• _Extracted text_:
-- START --
Hey, do not be so tough on yourself. You ruined NO lives of your birds, they sound like they have awesome lives!! And for the record, ways of caring for tiels varies greatly. No bird, or owner are the same and have their quirks and different ways to show love and express care. Beaker is not Tweety or Marshmallow, Beaker is Beaker (Some crazy whiteface cock, whom I question his sanity on a regular basis ) and they all prefer different ways. Beaker LOVES to laugh, but doesn't like being touched very much on the head. So, I can't really scratch him. But we show other ways of affection, it's mostly verbal. What you are saying just shows you care  Good luck Baruch, keep your head up


----------



## Haimovfids (Sep 19, 2012)

Thank you I will try that


----------



## moonchild (Jul 29, 2012)

Unfortunately, when you have a large flock, it can be pretty difficult to get one or two out for "play time." At least this has been my experience. Four of my current seven love me, and even still, they aren't relaxed being away from the flock. Occasionally, if I leave the door to their room open and leave, Freya or Solaire will fly out after me (if they are feeling very bold). But the others call for them, and even though they are happy to have found me you can tell they are more alert/on edge in the living room because it's not their familiar environment. They really want me to go back to the bird room with them.
-- END --
• _Given records_:
-- START --
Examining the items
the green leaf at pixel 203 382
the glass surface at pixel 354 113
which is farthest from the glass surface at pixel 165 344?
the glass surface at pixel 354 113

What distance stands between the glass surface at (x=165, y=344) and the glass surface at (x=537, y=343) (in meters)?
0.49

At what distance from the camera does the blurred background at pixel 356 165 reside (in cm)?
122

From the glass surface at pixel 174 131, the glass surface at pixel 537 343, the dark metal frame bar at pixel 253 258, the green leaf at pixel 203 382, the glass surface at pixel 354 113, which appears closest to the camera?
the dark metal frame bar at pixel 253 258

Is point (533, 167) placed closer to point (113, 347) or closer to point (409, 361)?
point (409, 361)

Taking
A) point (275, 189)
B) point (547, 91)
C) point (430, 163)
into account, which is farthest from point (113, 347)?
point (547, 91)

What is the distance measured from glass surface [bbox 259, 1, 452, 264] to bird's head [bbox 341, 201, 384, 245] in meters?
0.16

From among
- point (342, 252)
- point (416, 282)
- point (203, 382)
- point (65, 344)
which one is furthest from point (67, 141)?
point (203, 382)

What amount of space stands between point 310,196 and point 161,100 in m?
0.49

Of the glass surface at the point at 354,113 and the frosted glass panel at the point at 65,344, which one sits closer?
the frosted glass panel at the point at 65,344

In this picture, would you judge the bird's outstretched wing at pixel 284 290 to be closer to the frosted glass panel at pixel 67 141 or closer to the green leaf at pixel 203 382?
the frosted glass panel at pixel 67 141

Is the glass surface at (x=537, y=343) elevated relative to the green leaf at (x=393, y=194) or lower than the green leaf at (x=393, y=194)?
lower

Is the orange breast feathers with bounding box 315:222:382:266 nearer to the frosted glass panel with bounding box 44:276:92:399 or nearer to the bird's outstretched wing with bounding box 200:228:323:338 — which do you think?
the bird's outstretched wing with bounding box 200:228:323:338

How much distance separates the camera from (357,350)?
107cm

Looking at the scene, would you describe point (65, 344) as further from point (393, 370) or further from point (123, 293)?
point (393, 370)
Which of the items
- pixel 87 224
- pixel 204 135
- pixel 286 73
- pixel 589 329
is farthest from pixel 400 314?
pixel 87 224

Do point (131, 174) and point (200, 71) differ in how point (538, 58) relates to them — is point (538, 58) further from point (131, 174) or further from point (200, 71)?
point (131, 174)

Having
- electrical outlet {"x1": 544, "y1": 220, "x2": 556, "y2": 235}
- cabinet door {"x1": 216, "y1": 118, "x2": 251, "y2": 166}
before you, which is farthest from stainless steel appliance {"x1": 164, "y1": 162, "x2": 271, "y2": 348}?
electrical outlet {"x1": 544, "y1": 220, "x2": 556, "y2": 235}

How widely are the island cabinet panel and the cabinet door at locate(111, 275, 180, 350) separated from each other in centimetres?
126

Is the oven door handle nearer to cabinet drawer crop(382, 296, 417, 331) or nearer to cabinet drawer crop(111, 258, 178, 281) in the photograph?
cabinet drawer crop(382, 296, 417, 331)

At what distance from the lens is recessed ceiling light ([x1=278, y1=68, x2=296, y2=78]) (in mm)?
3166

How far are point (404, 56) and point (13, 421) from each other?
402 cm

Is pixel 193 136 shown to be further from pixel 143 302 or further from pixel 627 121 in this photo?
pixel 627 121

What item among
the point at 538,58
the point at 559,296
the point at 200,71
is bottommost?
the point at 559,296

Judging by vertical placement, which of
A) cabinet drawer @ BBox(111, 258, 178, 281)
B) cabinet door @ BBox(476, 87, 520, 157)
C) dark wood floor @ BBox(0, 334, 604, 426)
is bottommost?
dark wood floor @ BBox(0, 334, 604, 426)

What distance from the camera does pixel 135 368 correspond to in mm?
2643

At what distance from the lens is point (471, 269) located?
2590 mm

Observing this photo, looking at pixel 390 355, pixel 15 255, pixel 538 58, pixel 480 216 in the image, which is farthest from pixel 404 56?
-- END --
• _Jobs_:
A. Translate this sentence from the bird forum thread into Spanish: "Beaker LOVES to laugh, but doesn't like being touched very much on the head."
B. Arrange the records as a JSON list of strings, one string per line, starting with the line that contains "What item among" and continuing through the end of the records. Include only those lines, and leave out blank lines.
The text and the records have no connection to each other.

• _Answers per task_:
A. A Beaker le ENCANTA reírse, pero no le gusta mucho que le toquen la cabeza.

B.
[
  "What item among",
  "the point at 538,58",
  "the point at 559,296",
  "the point at 200,71",
  "is bottommost?",
  "the point at 559,296",
  "Judging by vertical placement, which of",
  "A) cabinet drawer @ BBox(111, 258, 178, 281)",
  "B) cabinet door @ BBox(476, 87, 520, 157)",
  "C) dark wood floor @ BBox(0, 334, 604, 426)",
  "is bottommost?",
  "dark wood floor @ BBox(0, 334, 604, 426)",
  "What distance from the camera does pixel 135 368 correspond to in mm?",
  "2643",
  "At what distance from the lens is point (471, 269) located?",
  "2590 mm",
  "Observing this photo, looking at pixel 390 355, pixel 15 255, pixel 538 58, pixel 480 216 in the image, which is farthest from pixel 404 56?"
]